The weak U.S. dollar has led to a decline in lower-priced imported autos and allowed Detroit’s Big Three automakers to increase their share of the domestic market. Last May, the dollar fell to a 17-month low against the euro and in mid-August, it fell to 17.95 yen, its lowest level since World War II.
According to the U.S. Bureau of Economic Analysis, the gap between the average price of an imported vehicle and the average price of a domestic auto grew to $7,614 this past August.
In addition to the weak dollar, Toyota and Honda have also had to contend with low inventories caused by the March 11 earthquake and tsunami. The depleted inventories caused them to scale back incentives in an effort to increase their profit margins, which can be extremely slim on small cars.

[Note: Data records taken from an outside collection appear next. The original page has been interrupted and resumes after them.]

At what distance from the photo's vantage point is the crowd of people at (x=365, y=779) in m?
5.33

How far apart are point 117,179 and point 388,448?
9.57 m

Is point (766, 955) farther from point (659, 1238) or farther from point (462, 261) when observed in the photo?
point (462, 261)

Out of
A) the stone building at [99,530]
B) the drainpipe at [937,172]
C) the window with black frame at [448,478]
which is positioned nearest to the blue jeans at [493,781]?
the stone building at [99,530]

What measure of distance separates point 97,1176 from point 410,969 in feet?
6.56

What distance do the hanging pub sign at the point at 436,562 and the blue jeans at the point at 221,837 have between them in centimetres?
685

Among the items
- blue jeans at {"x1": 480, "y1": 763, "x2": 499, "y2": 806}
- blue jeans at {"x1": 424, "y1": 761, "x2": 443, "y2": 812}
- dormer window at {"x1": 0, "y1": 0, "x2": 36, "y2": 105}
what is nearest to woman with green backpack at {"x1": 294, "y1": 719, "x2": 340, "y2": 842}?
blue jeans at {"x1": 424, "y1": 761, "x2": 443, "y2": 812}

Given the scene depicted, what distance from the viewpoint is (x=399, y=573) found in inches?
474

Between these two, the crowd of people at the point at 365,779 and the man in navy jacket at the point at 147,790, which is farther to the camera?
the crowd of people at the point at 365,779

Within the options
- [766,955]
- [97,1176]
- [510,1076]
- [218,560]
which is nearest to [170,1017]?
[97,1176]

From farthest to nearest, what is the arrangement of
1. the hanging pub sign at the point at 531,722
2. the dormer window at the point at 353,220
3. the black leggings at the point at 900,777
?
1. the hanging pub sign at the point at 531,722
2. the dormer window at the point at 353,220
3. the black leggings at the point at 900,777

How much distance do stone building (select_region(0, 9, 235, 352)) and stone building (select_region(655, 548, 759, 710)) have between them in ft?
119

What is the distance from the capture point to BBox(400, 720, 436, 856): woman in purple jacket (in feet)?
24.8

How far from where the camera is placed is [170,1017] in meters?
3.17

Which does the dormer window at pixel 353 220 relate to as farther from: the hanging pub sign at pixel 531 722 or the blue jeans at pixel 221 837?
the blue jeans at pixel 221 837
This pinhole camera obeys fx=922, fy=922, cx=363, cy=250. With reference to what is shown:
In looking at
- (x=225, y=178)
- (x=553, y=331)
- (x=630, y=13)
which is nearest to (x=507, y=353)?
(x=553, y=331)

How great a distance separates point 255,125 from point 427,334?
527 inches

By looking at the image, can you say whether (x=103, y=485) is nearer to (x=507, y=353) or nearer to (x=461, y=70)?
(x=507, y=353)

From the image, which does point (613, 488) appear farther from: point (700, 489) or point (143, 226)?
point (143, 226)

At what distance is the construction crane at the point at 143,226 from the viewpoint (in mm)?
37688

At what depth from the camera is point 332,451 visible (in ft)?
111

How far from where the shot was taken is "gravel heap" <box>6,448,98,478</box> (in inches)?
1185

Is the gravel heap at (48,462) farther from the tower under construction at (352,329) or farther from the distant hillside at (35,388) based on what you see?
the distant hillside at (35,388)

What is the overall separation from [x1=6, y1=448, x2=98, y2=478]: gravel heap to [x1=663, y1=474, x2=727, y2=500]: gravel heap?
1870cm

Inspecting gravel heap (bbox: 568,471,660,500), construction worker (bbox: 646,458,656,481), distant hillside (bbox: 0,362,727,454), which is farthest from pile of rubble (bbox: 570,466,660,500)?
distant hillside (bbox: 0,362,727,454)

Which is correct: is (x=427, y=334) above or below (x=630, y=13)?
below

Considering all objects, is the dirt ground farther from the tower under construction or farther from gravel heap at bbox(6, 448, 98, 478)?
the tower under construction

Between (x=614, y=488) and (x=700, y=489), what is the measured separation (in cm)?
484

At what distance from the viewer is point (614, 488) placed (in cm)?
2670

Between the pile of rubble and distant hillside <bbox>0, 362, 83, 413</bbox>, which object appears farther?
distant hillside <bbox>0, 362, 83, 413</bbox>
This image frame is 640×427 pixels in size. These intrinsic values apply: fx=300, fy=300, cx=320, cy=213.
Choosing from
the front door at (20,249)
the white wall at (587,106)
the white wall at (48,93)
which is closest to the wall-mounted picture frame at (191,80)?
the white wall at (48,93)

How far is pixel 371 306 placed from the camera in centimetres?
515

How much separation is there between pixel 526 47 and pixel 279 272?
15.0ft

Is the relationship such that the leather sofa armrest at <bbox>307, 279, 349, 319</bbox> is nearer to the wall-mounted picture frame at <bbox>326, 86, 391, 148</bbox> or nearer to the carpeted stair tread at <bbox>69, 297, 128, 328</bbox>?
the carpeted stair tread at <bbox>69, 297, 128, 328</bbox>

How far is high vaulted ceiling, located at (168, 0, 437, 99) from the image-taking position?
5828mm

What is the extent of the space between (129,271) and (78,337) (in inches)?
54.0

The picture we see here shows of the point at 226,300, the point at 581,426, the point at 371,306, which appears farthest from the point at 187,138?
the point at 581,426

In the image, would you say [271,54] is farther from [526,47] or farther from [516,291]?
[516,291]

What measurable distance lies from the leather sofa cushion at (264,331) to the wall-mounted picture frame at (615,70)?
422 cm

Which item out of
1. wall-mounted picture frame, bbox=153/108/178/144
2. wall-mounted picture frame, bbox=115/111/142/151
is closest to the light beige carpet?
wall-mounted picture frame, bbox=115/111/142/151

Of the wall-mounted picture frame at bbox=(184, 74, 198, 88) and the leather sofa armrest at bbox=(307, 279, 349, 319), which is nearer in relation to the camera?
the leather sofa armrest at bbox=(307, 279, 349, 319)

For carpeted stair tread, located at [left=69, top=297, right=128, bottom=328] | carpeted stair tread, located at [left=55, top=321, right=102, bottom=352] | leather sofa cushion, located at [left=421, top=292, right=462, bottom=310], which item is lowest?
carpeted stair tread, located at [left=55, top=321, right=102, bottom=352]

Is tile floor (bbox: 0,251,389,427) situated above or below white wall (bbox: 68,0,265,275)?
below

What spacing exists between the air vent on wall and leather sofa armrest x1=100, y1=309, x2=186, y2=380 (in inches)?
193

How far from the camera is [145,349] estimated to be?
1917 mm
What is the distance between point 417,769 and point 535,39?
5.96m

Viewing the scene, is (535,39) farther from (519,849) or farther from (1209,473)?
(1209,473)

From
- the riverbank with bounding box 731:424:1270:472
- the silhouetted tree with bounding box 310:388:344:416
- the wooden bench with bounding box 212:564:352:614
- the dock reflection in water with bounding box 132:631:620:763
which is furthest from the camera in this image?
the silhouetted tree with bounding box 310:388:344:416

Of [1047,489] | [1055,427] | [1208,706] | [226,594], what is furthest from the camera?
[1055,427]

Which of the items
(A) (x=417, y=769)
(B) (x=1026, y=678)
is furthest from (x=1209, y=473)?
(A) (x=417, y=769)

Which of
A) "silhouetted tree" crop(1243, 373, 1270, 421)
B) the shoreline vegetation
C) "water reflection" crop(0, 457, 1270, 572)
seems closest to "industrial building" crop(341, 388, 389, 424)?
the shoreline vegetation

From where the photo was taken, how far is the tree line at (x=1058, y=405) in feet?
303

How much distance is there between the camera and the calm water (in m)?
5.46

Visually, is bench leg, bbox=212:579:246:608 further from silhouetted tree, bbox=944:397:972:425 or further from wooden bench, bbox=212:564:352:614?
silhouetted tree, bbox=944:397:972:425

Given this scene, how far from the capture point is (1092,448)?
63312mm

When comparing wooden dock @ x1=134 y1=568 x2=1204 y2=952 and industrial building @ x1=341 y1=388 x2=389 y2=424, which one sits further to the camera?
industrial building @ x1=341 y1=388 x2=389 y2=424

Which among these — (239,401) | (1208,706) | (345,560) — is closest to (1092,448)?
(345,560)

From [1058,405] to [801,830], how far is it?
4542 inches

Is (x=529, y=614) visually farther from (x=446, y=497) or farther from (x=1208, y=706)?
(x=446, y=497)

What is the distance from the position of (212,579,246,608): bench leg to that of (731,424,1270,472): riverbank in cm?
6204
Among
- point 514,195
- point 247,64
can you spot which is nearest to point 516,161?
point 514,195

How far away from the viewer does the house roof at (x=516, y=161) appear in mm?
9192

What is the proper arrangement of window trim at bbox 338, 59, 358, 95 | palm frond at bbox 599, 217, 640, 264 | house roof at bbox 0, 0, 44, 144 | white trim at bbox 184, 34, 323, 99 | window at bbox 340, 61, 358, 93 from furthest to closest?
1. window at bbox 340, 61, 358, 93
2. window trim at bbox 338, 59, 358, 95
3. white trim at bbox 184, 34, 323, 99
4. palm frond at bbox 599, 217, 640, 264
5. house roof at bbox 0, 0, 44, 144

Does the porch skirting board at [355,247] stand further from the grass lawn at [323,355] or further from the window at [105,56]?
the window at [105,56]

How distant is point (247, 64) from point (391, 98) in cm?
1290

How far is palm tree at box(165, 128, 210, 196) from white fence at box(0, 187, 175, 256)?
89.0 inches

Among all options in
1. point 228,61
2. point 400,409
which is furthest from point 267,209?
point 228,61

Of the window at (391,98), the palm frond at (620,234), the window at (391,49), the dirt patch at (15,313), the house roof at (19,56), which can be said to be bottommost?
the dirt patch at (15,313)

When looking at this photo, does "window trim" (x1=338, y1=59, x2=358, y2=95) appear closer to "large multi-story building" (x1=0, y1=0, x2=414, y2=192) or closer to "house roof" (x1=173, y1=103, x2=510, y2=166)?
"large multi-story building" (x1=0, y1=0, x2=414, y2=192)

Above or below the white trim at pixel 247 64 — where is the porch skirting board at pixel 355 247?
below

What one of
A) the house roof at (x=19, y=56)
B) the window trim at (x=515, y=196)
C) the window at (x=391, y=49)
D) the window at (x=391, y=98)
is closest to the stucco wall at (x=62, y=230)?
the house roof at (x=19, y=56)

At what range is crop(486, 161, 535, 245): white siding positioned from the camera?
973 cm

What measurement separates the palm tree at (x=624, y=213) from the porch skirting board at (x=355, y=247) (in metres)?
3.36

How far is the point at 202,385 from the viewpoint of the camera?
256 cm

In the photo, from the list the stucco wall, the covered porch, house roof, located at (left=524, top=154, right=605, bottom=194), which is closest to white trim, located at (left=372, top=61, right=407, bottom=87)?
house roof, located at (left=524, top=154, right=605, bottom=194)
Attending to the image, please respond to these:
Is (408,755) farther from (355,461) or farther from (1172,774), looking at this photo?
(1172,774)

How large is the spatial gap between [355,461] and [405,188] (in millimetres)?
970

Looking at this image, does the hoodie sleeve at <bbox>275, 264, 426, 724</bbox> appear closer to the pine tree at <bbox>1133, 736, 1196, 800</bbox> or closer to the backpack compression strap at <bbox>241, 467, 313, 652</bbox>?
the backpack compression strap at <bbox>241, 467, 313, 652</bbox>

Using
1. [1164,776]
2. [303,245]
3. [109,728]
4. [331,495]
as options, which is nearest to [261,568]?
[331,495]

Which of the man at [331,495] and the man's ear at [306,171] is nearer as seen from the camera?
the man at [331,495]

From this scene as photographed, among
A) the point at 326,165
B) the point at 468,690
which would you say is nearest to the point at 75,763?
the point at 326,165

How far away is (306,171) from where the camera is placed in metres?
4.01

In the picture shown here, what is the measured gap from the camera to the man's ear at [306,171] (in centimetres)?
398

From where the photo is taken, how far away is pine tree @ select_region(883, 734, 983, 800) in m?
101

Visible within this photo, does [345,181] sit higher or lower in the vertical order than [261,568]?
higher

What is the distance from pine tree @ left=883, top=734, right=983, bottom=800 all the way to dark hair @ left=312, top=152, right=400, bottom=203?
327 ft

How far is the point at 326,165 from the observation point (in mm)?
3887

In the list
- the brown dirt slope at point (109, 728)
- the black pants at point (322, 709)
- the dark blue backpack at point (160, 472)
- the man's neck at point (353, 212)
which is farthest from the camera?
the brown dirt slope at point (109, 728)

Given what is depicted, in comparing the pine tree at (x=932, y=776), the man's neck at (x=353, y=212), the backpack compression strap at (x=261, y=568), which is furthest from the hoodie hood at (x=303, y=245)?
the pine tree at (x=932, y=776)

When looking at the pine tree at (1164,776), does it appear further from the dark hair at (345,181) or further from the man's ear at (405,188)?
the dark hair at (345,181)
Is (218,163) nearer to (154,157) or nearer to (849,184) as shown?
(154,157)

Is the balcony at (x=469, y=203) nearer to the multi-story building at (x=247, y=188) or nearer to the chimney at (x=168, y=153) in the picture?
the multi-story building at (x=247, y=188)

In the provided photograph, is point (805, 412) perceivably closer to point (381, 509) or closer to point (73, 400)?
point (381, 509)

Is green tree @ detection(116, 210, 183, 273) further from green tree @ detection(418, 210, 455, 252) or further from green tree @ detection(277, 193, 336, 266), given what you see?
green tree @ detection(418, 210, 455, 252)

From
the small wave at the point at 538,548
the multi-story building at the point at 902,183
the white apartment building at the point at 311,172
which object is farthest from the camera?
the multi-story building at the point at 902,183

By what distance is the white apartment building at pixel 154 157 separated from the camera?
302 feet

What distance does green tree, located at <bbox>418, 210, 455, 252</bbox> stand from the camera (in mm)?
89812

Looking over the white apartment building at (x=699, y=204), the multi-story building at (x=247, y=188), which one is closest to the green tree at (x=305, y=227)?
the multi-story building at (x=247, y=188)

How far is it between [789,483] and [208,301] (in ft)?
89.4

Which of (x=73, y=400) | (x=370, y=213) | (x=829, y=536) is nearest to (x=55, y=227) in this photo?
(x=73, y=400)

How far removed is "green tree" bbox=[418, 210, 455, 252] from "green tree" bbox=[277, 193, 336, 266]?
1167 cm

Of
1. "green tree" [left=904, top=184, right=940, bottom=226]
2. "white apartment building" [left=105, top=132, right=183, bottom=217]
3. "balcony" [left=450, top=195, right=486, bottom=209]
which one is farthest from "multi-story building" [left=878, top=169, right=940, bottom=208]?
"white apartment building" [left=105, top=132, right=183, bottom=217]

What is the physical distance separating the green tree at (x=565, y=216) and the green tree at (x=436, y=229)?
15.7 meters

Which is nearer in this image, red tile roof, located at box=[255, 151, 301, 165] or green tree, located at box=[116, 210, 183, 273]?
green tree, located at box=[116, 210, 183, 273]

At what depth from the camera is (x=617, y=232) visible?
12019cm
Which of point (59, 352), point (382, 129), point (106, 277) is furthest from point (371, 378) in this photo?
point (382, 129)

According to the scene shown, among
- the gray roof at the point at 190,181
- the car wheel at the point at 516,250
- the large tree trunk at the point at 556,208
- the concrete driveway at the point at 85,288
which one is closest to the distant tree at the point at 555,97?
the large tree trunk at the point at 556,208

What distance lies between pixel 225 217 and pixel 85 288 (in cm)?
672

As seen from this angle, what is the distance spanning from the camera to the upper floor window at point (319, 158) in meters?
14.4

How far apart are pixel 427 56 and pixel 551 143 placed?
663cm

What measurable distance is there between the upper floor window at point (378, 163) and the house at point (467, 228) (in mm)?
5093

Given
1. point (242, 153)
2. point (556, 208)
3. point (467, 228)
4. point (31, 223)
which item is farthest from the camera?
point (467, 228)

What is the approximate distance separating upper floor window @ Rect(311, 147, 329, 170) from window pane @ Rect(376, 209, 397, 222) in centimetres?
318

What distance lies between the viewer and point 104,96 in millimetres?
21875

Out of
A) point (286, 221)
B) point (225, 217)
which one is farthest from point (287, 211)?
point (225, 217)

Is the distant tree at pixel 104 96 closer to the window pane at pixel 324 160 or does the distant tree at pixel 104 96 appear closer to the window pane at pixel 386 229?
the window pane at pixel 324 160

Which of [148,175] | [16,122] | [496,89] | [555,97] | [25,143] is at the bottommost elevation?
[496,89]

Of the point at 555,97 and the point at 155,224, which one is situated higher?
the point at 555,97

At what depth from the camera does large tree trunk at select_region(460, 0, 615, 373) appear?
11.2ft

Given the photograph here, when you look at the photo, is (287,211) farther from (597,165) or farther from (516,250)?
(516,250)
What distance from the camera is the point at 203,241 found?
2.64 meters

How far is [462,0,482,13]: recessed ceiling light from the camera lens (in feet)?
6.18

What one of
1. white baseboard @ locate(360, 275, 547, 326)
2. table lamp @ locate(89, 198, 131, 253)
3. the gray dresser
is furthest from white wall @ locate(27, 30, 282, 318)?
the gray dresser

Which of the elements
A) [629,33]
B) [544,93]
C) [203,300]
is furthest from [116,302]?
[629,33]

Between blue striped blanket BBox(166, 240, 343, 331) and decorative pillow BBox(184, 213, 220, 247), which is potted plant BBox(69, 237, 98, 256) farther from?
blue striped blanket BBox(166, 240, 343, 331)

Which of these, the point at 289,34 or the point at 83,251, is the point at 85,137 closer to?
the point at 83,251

Uncertainty combined with their shrinking U.S. inventories and new offerings from GM, Ford and European automakers caused the defection of many previously-loyal American buyers. Significant numbers of buyers also moved up from Asian-made small cars, like the Honda Civic and Toyota Corolla, to luxury vehicles from American and European automakers.
Nationwide Mutual Insurance Company chief economist Paul Ballew said, “It’s very hard to import, especially from Asia, small cars right now because of where the dollar is. If you look at luxury-car sales the last few months, they’re up double-digits from a year ago while small cars are down more than 20 percent.”
Adding to Asian automakers’ woes is the fact that Ford and GM have been able to close the quality gap in the past couple of years. The 2009 J.D. Power and Associates new-car quality study found the number of problems reported by new Ford, Chevrolet and Toyota owners to be “statistically insignificant.”
Honda also received a black eye this past August when Consumer Reports denied the Civic its coveted “recommended” status.
IHS Automotive analyst Chris Hopson said he isn’t expecting to see Honda and Toyota engage in anything more than “usual year-end clearance promotions, along with perhaps some marketing activity” to recapture market share. According to Autodata Corporation, industry-wide average incentive spending in the U.S. fell to $2,498 during the first nine months of the year.